Implementation of the QKD cone introduced in the paper

First you need to install Julia. From within Julia, enter the package manager by typing ]. Then install ConicQKD:

pkg> add https://github.com/araujoms/ConicQKD.jl

This will automatically install all dependencies. The main one is the solver Hypatia, which this package extends.

Several examples are available in the examples folder. They are all formulated using the modeller JuMP. To constraint a quantum state ρ to belong to the QKD cone with CP maps Ghat and Zhat the syntax is

@constraint(model, [h; ρ_vec] in EpiQKDTriCone{T,R}(Ghat, Zhat, 1 + vec_dim; blocks))
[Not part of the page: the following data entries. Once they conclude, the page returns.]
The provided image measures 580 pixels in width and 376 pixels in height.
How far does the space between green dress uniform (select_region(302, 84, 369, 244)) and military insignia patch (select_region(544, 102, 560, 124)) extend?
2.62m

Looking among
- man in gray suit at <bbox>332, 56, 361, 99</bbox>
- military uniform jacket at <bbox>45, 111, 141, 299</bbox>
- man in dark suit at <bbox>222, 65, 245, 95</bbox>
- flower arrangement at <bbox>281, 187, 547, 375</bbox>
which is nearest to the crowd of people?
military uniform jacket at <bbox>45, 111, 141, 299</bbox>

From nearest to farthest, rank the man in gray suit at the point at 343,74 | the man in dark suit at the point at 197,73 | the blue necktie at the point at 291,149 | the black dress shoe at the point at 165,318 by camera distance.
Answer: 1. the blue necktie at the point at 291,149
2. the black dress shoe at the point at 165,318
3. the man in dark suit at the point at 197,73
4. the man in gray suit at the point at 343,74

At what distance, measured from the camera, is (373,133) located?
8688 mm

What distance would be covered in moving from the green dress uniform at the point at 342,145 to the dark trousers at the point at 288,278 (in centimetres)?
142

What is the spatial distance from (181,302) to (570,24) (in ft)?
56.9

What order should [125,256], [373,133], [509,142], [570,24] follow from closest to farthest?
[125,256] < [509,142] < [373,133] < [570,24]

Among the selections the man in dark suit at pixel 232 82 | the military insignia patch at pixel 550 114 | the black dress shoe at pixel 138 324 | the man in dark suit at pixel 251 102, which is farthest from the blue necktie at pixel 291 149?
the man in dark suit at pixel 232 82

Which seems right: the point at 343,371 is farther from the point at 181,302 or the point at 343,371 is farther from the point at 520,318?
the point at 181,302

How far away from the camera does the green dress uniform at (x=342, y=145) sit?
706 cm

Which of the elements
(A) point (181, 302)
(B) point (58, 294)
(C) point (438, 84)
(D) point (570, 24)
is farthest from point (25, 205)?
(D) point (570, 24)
• model is the JuMP optimization model being used
• h is a variable which will have the conditional entropy in base e
• ρ_vec is a vectorization of ρ in the svec format (we provided a function svec to compute it).
• T is the floating point type to be used (e.g. Float64, Double64, Float128, BigFloat, etc.)
• R is either equal to T, in order to optimize over real matrices, or equal to Complex{T} in order to optimize over complex matrices.
• Ghat and Zhat encode the CP maps as vectors of Kraus operators.
• vec_dim is the number of real parameters of ρ, i.e., either d^2 or d(d+1)/2 for the complex and real cases, respectively.
• blocks is an optional keyword argument specifying the block structure of Zhat as a vector of vectors. For example, if Zhat maps a 4x4 ρ to a matrix M such that only M[1:2,1:2] and M[3:4,3:4] are nonzero, then blocks should be [1:2, 3:4]. If this argument is omitted the computation will be considerably slower.